This is something I just have to get off my chest. It’s been bugging me for a while now.

Physics is the endeavour to understand the physical world. Mathematics is a powerful tool employed in this endeavour. It often happens that specific mathematical procedures are developed for specific scenarios found in physics. These developments then often lead to dedicated mathematical methods, even special notations, that we call formalisms.

The idea of a formalism is that it makes life easier for us to investigate physical phenomena belonging to a specific field. An example is quantum mechanics. The basic formalism has been developed almost a hundred years ago. Since then, many people have investigated various sophisticated aspects of this formalism and placed it on a firm foundation. Books are dedicated to it and university courses are designed to teach students all the intricate details.

One can think of it almost like a kitchen appliance with a place to put in some ingredients, a handle to crank, and a slot at the bottom where the finished product will emerge once the process is completed. Beautiful!

So does this mean that we don’t need to understand what we are doing anymore? We simply need to put the initial conditions into the appropriate slot, the appropriate Hamiltonian into its special slot and crank away. The output should then be guaranteed to be the answer that we are looking for.

Well, it is like the old saying: garbage in, garbage out. If you don’t know what you are doing, you may be putting the wrong things in. The result would be a mess from which one cannot learn anything.

Actually, the situation is even more serious than this. For all the effort that has gone into developing the formalism (and I’m not only talking about quantum mechanics), it remains a human construct of what is happening in the real physical world. It inevitably still contains certain prejudices, left over as a legacy of the perspectives of the people that initially came up with it.

Take the example of quantum mechanics again. It is largely based on an operator called the Hamiltonian. As such, it displays a particular prejudice. It is manifestly non-relativistic. Moreover, it assumes that we know the initial state at a given time, for all space. We then use the Hamiltonian approach to evolve the state in time to see what one would get at some later point in time. But what if we know the initial state for all time, but not for all space and we want to know what the state looks like at other regions in space? An example of such a situation is found in the propagation of a quantum state through a random medium.

Those that are dead sold on the standard formal quantum mechanics procedure would try to convince you that the Hamiltonian formalism would still give you the right answer. Perhaps one can use some fancy manipulations of the input state in special cases to get situations where the Hamiltonian approach would work for this problem. However, even in such cases, the process becomes awkward and far from efficient. The result would also be difficult to interpret. But why would you want to do it this way, in the first place? Is it so important that we always use the established formalism?

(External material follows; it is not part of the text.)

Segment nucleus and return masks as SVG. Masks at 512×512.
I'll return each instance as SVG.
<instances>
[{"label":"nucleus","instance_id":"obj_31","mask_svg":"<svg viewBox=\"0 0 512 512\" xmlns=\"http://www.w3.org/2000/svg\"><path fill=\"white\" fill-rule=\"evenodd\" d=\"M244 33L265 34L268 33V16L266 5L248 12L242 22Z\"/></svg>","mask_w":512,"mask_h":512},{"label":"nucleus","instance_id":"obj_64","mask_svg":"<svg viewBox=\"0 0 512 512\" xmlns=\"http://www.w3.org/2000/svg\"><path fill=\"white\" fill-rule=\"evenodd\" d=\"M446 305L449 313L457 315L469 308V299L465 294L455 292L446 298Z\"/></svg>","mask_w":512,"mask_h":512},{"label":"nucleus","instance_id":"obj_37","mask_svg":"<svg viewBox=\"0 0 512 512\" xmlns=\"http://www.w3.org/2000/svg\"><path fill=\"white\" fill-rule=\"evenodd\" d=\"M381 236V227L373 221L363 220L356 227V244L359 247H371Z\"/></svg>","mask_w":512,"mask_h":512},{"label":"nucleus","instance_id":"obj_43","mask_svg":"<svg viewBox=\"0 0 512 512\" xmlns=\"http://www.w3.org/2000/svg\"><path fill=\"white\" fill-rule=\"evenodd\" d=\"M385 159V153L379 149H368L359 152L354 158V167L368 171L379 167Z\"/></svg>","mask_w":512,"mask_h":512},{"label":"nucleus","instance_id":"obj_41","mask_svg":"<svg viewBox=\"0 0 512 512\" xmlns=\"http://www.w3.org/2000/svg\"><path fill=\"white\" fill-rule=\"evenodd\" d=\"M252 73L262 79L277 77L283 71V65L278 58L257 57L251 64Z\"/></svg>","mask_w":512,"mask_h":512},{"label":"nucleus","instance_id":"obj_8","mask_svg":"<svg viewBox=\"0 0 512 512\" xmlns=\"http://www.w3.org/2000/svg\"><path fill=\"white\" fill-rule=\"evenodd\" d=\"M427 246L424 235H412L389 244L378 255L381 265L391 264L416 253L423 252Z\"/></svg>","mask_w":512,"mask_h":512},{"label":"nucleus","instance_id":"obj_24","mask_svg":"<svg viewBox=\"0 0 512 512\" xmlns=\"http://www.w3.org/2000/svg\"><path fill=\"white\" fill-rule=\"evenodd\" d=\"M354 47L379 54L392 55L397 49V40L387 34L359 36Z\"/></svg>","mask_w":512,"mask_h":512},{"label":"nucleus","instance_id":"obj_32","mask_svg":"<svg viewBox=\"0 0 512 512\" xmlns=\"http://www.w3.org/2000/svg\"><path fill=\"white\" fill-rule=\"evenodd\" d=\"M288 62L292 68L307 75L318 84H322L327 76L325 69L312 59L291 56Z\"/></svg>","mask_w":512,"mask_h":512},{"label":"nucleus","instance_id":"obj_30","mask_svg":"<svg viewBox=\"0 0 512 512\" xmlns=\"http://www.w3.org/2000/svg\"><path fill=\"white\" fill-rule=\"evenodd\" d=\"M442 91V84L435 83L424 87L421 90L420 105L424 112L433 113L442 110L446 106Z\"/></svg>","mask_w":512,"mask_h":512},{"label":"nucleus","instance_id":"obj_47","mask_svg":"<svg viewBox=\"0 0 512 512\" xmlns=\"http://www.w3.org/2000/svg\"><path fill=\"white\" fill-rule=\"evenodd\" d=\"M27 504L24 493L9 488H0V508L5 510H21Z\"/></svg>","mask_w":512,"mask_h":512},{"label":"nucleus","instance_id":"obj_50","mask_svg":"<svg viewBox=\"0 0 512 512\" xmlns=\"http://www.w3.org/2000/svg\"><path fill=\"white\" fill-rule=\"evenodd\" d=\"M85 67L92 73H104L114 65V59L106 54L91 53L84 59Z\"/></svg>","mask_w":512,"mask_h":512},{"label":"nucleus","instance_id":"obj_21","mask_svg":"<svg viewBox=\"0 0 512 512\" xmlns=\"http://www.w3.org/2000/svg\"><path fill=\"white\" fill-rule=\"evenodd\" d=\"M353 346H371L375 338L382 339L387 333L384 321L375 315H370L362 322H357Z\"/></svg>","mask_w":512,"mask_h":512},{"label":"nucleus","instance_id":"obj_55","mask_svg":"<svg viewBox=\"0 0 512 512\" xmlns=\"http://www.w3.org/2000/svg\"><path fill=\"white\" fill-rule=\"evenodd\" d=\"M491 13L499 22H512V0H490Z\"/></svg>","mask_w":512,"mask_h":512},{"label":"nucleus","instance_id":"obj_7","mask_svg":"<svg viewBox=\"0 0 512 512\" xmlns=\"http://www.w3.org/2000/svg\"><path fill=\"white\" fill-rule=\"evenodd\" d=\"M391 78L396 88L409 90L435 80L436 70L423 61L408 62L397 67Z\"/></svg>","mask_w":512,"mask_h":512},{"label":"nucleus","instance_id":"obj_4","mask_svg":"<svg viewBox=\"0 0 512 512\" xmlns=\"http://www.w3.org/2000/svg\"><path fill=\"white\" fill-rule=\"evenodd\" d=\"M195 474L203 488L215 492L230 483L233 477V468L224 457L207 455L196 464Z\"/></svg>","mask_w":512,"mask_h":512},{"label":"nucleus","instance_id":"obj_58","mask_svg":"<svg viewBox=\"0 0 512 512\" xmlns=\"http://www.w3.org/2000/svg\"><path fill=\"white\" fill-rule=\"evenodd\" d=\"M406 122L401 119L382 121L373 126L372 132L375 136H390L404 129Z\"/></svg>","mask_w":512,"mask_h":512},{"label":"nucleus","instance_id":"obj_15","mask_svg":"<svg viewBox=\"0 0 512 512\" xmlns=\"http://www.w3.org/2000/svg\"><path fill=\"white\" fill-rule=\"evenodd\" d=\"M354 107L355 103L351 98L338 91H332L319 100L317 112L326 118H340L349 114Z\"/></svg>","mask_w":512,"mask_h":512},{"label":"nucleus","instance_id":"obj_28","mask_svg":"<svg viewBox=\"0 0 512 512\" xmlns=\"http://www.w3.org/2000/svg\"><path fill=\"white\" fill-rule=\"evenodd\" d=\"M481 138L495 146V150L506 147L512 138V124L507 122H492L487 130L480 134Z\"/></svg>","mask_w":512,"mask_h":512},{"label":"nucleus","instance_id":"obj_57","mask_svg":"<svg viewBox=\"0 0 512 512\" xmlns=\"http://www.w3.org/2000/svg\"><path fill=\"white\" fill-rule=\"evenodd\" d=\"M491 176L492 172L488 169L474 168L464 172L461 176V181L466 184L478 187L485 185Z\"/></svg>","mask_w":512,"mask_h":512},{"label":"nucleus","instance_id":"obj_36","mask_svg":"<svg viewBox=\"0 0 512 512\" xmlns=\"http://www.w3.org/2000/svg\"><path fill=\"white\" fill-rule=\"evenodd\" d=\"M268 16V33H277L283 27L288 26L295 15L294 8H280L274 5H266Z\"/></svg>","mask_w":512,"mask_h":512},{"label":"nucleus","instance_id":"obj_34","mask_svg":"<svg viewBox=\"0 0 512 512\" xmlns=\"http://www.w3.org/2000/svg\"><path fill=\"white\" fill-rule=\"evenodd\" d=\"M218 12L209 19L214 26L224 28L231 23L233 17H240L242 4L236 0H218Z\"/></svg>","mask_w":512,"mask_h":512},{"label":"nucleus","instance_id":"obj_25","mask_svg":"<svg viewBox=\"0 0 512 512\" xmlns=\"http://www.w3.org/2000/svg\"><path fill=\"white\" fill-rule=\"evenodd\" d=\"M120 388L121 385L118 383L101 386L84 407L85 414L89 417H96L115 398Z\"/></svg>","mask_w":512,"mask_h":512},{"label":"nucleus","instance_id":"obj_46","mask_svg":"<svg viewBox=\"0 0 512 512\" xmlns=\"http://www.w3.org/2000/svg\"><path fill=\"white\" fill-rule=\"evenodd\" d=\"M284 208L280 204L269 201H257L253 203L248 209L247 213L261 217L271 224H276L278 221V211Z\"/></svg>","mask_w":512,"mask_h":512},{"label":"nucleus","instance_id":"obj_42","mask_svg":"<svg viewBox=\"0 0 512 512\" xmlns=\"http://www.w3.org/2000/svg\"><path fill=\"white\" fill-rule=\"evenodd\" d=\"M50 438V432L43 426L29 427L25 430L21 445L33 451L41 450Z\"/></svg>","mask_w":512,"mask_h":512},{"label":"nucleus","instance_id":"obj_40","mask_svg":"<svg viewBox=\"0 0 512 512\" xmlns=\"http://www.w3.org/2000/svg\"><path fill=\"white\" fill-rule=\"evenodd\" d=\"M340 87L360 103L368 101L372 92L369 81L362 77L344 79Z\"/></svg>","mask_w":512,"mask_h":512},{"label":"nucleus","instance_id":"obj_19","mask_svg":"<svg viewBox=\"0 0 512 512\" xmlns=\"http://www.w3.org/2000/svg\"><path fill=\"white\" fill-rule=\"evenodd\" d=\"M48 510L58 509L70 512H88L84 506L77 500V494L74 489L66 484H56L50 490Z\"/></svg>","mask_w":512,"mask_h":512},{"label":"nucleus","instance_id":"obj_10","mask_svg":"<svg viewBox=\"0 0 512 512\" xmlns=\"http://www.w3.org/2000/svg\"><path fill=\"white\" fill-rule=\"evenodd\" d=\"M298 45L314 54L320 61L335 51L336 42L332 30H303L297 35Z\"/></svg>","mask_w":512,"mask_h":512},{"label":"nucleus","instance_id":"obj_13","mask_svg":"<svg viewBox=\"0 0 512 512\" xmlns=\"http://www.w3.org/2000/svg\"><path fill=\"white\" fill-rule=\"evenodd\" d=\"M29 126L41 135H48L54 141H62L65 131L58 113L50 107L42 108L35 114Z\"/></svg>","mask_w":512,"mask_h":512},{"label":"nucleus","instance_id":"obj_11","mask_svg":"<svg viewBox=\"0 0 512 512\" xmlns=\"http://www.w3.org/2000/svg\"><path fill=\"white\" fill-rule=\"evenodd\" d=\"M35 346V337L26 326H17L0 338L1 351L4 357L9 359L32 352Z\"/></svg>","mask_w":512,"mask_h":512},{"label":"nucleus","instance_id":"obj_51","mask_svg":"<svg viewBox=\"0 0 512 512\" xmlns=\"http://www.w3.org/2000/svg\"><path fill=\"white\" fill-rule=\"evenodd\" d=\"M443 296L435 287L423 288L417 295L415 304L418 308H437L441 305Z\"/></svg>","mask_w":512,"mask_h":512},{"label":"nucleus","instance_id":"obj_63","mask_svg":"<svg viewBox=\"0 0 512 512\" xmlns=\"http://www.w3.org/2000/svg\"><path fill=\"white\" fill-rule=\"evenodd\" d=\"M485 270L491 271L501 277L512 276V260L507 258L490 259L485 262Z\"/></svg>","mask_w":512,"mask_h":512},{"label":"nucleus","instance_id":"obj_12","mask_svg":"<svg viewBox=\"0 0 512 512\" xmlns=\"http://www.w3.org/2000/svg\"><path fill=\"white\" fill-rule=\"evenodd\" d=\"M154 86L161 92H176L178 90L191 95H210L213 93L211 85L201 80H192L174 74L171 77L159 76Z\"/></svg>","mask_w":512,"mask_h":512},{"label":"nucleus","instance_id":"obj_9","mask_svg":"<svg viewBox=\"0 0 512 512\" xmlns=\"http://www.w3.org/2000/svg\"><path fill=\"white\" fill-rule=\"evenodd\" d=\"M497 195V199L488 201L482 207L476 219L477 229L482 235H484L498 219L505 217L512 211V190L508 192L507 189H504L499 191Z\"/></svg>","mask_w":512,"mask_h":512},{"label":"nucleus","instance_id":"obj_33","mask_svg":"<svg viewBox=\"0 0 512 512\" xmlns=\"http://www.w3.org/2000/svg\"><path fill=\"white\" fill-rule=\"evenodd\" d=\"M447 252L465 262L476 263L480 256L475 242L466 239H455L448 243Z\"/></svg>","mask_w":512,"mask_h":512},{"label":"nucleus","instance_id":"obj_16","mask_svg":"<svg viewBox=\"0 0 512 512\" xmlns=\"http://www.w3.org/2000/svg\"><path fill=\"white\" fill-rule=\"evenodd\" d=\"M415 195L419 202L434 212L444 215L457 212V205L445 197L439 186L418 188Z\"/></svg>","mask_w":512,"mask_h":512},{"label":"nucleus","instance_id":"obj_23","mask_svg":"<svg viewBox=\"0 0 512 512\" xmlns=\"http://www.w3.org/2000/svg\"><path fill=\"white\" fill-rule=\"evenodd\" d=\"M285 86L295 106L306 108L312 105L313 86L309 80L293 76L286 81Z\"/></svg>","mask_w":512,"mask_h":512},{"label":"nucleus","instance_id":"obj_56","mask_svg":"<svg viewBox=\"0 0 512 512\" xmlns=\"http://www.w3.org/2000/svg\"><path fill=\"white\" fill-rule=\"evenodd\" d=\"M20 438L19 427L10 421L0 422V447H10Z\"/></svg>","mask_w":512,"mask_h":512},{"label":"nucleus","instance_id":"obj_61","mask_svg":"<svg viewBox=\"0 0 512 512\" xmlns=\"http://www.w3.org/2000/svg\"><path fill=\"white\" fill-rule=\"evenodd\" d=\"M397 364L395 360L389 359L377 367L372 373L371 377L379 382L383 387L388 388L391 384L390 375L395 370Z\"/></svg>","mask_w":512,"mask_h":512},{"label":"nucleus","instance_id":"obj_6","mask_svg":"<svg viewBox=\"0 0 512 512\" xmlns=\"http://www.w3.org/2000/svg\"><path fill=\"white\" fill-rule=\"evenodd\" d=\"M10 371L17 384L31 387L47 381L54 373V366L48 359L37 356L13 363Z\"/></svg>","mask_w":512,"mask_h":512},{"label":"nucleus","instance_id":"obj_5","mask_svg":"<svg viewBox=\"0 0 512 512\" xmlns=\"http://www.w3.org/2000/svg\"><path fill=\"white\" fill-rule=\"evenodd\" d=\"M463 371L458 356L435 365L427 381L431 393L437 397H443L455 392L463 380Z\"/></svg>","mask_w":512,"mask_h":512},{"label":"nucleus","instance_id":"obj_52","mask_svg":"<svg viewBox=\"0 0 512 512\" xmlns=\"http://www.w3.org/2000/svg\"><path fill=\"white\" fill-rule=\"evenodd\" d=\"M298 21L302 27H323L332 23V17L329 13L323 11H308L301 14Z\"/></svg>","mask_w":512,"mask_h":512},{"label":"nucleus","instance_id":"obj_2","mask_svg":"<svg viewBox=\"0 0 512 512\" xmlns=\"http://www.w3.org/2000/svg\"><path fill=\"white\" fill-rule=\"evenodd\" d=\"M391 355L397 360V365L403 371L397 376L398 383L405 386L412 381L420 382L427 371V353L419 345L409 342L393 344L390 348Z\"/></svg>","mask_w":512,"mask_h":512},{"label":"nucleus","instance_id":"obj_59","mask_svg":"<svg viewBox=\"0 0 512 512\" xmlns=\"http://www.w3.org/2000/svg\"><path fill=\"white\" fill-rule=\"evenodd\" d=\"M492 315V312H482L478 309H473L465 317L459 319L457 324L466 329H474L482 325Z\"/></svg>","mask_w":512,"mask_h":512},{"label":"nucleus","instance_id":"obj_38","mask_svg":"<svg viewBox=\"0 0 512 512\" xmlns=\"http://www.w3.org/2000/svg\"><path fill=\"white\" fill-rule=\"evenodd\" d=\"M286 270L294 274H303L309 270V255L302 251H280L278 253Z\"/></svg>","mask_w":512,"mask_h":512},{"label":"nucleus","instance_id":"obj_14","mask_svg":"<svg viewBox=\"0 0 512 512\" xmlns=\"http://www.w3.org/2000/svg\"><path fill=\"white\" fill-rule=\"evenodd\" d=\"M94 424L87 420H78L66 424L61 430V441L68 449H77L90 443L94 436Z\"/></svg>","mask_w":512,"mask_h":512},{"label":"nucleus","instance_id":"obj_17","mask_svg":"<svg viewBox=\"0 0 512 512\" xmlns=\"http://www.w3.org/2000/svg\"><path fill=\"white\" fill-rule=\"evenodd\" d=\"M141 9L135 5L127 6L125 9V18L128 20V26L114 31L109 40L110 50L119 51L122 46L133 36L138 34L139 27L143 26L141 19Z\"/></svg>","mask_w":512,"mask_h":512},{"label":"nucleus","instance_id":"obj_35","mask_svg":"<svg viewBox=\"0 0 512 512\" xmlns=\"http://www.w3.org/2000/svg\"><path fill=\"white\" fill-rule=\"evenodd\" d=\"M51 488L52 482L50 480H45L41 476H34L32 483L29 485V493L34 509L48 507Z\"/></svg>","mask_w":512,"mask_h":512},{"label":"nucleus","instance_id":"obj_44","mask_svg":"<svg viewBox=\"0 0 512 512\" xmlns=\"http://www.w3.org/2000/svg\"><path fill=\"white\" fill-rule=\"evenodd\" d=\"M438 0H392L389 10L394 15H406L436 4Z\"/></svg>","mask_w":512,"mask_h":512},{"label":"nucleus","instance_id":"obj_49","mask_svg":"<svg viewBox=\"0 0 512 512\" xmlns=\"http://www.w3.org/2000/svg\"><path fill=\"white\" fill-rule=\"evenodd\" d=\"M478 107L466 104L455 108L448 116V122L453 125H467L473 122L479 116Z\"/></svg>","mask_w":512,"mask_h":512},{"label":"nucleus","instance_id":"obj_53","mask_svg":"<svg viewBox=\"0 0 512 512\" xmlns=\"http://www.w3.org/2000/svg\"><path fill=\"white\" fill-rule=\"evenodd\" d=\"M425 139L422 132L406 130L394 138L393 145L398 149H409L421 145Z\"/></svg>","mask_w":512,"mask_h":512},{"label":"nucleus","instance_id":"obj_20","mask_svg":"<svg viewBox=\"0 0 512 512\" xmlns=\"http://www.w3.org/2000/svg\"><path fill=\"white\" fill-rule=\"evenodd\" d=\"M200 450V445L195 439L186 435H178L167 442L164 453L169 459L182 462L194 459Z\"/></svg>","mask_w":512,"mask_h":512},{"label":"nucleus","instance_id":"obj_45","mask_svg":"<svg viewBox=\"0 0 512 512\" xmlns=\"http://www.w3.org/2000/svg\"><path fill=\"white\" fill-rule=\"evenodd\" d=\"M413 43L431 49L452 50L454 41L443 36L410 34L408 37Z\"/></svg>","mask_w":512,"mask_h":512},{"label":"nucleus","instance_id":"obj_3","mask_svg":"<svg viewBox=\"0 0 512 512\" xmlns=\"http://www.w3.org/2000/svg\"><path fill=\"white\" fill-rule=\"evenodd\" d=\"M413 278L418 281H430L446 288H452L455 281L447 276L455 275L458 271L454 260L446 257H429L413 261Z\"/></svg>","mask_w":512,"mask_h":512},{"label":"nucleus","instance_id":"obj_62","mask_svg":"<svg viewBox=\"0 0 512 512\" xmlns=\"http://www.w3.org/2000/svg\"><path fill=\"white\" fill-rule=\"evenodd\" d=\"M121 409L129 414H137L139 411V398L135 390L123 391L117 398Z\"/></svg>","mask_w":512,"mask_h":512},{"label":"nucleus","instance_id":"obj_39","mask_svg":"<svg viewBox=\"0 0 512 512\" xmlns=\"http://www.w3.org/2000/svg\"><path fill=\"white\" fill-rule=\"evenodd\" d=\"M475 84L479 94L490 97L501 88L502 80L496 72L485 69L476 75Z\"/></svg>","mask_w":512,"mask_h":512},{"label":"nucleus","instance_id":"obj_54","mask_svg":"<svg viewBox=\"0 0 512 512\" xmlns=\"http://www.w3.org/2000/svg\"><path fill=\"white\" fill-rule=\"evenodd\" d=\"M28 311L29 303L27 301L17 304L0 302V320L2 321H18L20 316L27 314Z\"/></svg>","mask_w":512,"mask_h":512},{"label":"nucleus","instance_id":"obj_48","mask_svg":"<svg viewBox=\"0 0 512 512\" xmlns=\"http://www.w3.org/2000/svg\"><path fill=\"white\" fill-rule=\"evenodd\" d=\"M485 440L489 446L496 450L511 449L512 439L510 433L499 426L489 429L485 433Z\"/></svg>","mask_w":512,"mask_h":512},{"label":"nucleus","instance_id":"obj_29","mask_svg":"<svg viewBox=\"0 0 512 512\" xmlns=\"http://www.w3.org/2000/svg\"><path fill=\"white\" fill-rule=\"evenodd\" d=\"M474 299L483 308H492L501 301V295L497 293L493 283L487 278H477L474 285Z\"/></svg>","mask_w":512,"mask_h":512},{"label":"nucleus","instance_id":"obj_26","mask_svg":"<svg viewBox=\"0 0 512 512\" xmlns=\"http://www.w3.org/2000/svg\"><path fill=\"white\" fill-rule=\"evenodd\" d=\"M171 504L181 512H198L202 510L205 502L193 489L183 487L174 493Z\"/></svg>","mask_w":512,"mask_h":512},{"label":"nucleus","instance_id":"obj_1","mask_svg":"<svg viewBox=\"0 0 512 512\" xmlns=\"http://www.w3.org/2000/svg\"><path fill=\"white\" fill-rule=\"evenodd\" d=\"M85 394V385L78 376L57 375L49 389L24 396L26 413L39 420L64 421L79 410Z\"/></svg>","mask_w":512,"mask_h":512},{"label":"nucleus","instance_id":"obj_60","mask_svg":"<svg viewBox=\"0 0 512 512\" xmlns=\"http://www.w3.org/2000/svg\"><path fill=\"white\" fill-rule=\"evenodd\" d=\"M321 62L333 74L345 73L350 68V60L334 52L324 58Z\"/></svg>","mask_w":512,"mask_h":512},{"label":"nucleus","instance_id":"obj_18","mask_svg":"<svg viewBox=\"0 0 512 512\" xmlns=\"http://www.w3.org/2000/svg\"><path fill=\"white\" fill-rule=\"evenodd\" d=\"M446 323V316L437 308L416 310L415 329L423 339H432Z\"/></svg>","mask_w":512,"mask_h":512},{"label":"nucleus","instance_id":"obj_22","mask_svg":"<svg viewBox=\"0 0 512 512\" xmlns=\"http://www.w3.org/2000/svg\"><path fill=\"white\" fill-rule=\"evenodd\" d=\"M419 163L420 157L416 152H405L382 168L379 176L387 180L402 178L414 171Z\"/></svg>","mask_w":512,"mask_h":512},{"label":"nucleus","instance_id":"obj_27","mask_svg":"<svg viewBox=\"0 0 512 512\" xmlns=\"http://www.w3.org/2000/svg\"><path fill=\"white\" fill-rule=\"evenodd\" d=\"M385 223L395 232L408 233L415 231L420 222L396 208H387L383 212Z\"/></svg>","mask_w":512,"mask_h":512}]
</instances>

Perhaps you think we have no choice, but that is not true. We understand enough of the fundamental physics to come up with an efficient mathematical model for the problem, even though the result would not be recognizable as the standard formalism. Did we become so lazy in our thoughts that we don’t want to employ our understanding of the fundamental physics anymore? Or did we lose our understanding of the basics to the point that we cannot do calculations unless we use the established formalism?

What would you rather sacrifice: the precise physical understanding or the established mathematical formalism? If you choose to sacrifice the former rather than the latter, then you are not a physicist, then you are a formalist! In physics, the physical understanding should always be paramount! The formalism is merely a tool with which we strive to increase our understanding. If the formalism is not appropriate for the problem, or does not present us with the most efficient way to do the computation, then by all means cast it aside without a second thought.

Focus on the physics, not on the formalism! There I’ve said it.